Salad oil, butter fat, cocoa butter and other oils used in food preparation may soon be classified as "hazardous materials" by the Department of Transportation's Research and Special Programs Administration (RSPA) when shipped in quantities of 120 gallons or more, according to the June 1993 edition of The Food Service Distributor magazine. This means that companies shipping cooking oils in bulk will be required to comply with the same costly labeling, employee training and packaging requirements as companies shipping toxic waste. But that's not the worst of it: Since the National Safe Food Transportation Act (recently approved) prohibits shipping food in trailers that have been used to transport "hazardous materials," after cooking oils have been transported once in a trailer that trailer can never be used again to transport food stuffs -- including cooking oil!
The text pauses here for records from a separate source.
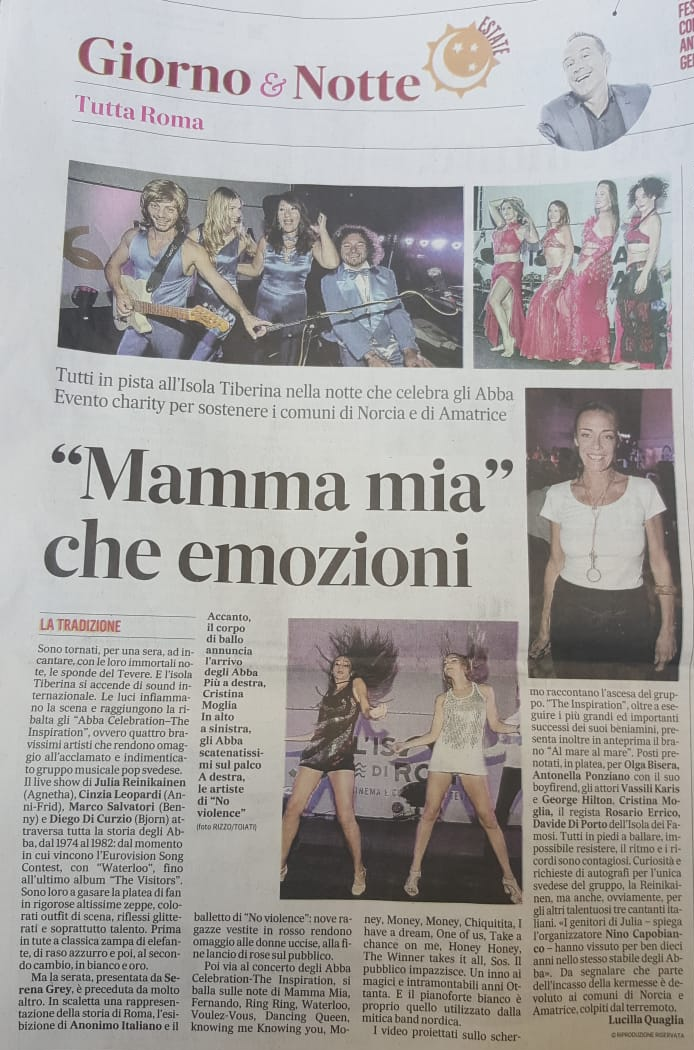 Abba Celebration Isola Tiberina ilMessaggero del 29 agosto 2018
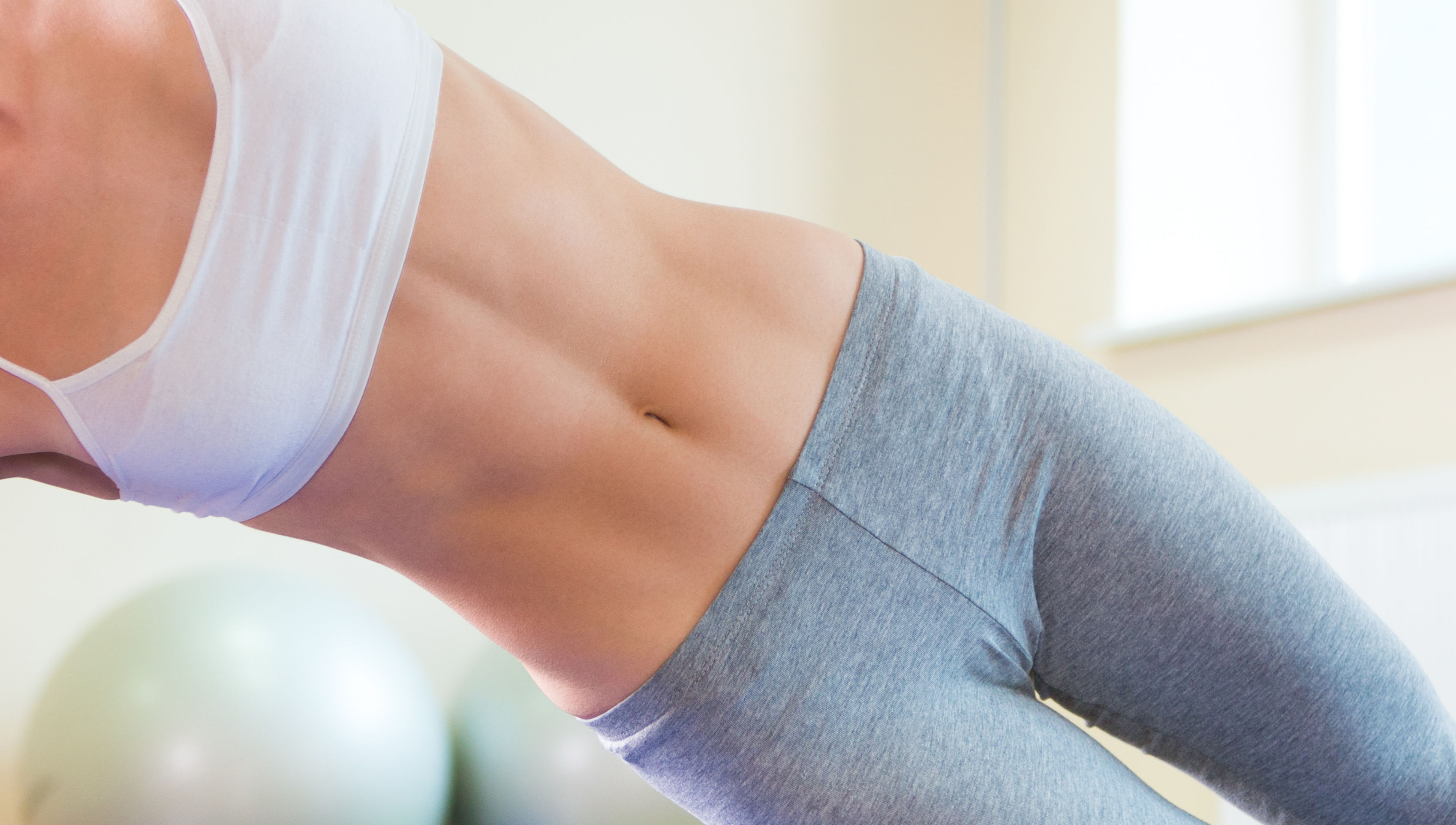 BEST ab exercises to do at home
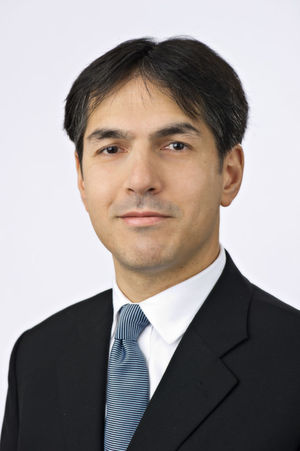 Furutan Celebi, Research Manager, EMEA Telecommunications and Networking bei IDC in Frankfurt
Food Service Distributors news editor Michael Buzlaka perhaps summed up the absurdity of the forthcoming regulations best, saying, "...there's nothing worse than pictures of canola-drenched chipmunks beamed into our homes during the dinner hour."
Posthaste Facts on the Environment #5, published June 1993 by The National Center for Public Policy Research, 20 F Street NW, Suite 700 , Washington, D.C. 20001, (202) 507-6398, Fax (301) 498-1301, E-Mail firstname.lastname@example.org, Web http://www.nationalcenter.org. For more information about Posthaste #5 contact Bob Adams at (202) 507-6398 or EPTF@aol.com.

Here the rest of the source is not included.